+++ RECORDS SHOWN
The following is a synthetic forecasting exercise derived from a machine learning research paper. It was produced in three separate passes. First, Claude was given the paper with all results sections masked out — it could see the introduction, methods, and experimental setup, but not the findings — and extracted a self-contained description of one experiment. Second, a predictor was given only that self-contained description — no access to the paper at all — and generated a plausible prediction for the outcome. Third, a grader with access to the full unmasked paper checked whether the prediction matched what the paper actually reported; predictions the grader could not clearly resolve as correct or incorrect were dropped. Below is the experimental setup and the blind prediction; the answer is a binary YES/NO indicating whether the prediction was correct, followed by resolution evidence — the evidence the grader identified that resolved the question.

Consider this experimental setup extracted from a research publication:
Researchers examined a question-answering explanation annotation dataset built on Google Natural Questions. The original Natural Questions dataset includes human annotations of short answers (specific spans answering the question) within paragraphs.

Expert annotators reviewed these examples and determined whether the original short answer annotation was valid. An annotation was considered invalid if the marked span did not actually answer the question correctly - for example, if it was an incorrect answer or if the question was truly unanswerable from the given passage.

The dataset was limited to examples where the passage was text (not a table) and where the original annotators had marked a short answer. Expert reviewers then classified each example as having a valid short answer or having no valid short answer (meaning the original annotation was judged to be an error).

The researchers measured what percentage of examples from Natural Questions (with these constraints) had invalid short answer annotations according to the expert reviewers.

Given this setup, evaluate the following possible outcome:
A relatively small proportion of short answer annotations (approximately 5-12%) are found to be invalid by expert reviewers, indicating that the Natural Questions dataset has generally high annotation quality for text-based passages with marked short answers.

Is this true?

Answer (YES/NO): YES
++++++
> WHAT IS BEING ASKED:
Each line, from the one that holds "The researchers measured" through the last line of the entries, must be repeated exactly. Leave out everything else.

> FINAL ANSWER:
The researchers measured what percentage of examples from Natural Questions (with these constraints) had invalid short answer annotations according to the expert reviewers.

Given this setup, evaluate the following possible outcome:
A relatively small proportion of short answer annotations (approximately 5-12%) are found to be invalid by expert reviewers, indicating that the Natural Questions dataset has generally high annotation quality for text-based passages with marked short answers.

Is this true?

Answer (YES/NO): YES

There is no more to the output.